Implications for data
The public's main worry is the possibility of Google using this newfound pool of data in dubious ways, such as the promotion of products and services based on fitness levels or activities.
This is a possible outcome, much like it is for Apple - and there's no company better placed to do this than Google. But as Google has learned hard lessons on the improper use of customer data, it is unlikely it will be undertaking any such activities without first receiving express permission from users, or without the existence of tangible benefits to them.
Google will inherit a vast amount of data thanks to the acquisition, and it will accumulate even more. It’s likely that Google will bring health and wellbeing products and services to the market.
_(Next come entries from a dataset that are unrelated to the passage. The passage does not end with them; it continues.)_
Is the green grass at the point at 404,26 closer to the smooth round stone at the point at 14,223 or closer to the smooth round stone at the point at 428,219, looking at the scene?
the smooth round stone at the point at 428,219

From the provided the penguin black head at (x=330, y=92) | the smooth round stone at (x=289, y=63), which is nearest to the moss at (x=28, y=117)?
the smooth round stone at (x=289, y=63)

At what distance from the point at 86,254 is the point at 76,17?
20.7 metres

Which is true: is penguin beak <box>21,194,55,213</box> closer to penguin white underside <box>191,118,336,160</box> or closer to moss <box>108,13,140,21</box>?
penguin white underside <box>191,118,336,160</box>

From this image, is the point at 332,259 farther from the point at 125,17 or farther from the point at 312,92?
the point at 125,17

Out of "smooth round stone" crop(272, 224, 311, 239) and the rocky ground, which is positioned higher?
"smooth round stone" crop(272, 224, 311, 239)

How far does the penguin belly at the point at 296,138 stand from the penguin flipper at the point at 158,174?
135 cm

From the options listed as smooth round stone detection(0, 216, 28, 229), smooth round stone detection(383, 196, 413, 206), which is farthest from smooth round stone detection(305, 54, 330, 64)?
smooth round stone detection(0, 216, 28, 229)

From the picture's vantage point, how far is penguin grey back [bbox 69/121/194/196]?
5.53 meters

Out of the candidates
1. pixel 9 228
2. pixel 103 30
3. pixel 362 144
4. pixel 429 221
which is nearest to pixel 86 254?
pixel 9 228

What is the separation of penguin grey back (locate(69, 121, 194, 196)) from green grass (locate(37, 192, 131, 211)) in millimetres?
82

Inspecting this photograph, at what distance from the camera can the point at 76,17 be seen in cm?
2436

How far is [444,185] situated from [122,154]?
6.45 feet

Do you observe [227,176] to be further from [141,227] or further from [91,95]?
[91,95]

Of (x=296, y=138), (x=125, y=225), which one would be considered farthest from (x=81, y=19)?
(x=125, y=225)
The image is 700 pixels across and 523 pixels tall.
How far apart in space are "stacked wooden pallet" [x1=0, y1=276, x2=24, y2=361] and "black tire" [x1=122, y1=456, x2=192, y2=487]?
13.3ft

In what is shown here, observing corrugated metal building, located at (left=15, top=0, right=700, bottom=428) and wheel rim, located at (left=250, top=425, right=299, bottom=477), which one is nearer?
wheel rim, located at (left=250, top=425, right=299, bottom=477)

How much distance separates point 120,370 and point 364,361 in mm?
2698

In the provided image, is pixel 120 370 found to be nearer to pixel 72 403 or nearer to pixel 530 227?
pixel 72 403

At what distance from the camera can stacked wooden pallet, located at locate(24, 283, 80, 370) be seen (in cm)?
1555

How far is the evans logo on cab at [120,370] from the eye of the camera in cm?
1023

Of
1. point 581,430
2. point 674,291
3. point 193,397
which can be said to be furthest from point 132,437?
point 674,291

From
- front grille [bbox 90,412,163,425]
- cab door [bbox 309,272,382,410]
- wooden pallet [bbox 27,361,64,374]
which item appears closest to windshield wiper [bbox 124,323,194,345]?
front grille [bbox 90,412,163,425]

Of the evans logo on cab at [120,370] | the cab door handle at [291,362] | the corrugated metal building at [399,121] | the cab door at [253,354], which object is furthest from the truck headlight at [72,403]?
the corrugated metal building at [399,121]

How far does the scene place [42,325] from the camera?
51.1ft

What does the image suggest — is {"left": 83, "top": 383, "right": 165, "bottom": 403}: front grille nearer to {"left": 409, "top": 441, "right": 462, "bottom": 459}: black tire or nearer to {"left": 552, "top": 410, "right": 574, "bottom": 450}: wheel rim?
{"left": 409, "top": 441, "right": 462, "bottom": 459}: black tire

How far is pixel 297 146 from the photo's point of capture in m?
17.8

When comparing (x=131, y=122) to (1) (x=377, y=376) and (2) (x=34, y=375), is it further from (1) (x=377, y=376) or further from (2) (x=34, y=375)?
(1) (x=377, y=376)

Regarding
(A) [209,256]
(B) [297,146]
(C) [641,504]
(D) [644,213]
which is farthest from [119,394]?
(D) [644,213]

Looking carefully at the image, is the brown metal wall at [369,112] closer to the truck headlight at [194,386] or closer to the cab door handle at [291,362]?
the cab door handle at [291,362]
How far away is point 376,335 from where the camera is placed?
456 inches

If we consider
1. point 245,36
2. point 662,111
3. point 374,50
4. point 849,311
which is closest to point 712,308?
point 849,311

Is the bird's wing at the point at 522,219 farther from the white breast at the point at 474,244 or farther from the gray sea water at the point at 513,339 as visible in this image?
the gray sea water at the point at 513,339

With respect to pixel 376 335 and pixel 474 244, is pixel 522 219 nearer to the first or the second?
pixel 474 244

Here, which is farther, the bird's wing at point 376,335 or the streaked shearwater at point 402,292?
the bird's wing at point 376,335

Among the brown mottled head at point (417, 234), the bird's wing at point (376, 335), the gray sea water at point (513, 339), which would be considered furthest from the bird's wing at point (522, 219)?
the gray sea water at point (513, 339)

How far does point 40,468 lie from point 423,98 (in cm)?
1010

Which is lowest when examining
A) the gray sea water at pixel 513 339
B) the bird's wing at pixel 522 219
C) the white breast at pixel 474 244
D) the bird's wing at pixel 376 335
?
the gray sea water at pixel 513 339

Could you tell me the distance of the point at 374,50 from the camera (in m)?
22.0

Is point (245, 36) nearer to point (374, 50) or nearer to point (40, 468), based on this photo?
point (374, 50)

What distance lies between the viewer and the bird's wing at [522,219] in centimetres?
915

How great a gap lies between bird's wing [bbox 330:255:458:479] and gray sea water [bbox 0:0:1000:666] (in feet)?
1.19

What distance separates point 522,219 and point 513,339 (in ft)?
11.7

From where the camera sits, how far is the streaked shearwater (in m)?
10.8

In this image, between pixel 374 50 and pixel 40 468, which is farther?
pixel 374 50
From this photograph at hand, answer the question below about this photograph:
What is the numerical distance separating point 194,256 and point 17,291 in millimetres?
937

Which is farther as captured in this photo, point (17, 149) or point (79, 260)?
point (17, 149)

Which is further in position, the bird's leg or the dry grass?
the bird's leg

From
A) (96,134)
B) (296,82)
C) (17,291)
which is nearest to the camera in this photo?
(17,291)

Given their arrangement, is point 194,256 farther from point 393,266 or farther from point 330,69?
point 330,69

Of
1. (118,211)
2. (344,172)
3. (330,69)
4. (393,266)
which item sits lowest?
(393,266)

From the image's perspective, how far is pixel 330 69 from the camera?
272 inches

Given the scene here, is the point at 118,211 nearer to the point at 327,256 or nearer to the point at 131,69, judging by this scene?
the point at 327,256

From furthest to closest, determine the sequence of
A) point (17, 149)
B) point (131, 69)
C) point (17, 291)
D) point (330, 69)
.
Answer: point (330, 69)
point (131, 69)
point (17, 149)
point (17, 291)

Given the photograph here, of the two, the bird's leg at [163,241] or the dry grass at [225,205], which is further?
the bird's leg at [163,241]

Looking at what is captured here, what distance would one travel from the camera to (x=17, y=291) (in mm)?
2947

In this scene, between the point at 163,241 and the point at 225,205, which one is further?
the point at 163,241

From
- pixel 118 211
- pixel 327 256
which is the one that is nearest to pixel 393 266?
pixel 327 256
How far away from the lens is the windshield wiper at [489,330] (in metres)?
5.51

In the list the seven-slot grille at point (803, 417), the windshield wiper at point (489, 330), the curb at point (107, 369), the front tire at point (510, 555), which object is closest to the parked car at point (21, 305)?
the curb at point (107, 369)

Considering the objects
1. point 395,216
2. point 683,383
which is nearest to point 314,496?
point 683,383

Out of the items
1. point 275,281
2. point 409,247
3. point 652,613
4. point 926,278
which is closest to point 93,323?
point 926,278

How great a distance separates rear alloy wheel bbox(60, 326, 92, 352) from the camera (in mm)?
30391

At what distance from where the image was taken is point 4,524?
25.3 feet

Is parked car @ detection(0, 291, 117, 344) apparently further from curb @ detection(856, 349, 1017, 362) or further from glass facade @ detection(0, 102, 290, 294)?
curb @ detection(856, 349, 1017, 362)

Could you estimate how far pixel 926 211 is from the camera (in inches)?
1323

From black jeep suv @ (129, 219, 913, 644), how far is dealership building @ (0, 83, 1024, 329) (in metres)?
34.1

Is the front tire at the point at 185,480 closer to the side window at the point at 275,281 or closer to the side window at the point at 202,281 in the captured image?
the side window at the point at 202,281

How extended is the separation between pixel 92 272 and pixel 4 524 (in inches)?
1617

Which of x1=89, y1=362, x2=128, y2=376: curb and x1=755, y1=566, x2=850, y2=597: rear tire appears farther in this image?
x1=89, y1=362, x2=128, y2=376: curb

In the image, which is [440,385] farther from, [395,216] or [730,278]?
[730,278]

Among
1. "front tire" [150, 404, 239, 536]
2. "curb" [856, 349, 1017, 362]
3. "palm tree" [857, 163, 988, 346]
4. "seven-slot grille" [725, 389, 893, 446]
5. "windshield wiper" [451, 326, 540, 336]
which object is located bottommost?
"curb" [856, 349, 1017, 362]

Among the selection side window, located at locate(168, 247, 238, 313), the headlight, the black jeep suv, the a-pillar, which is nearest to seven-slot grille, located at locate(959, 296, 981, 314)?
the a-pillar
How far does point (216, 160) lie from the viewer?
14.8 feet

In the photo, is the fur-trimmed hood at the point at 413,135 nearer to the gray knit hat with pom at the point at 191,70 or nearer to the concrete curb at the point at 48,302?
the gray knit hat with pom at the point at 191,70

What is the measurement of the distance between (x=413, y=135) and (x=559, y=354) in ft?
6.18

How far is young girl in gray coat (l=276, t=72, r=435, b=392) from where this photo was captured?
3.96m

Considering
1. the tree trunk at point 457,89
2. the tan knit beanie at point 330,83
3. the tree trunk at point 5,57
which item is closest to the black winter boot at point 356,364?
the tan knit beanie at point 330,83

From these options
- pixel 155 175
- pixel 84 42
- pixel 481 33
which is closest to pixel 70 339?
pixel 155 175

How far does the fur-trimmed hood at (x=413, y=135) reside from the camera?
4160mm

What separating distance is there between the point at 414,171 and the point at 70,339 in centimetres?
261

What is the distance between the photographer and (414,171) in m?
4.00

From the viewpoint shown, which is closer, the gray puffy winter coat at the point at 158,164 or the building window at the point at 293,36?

There is a real opportunity to deliver life-changing health and wellbeing advice and support through a connected, machine learning-driven service. What this means is developing decision-driven capabilities that inform our eating, sleeping, exercising and working patterns; going far beyond the ’You need to do more steps’ or ’You need to get off your seat’ motivations of the current technology.
Google’s DeepMind division could bring genuine life-saving capabilities to fruition by tying in Fitbit, Voice and visual information. With Google’s Pixel 4 smartphone now using facial recognition and users increasingly engaging with Google Assistant, tech can now predict strokes, mania, depression and other physical and psychological issues. Tying this capability together with users’ fitness levels, blood pressure and heart can bring an offering to market that could change lives.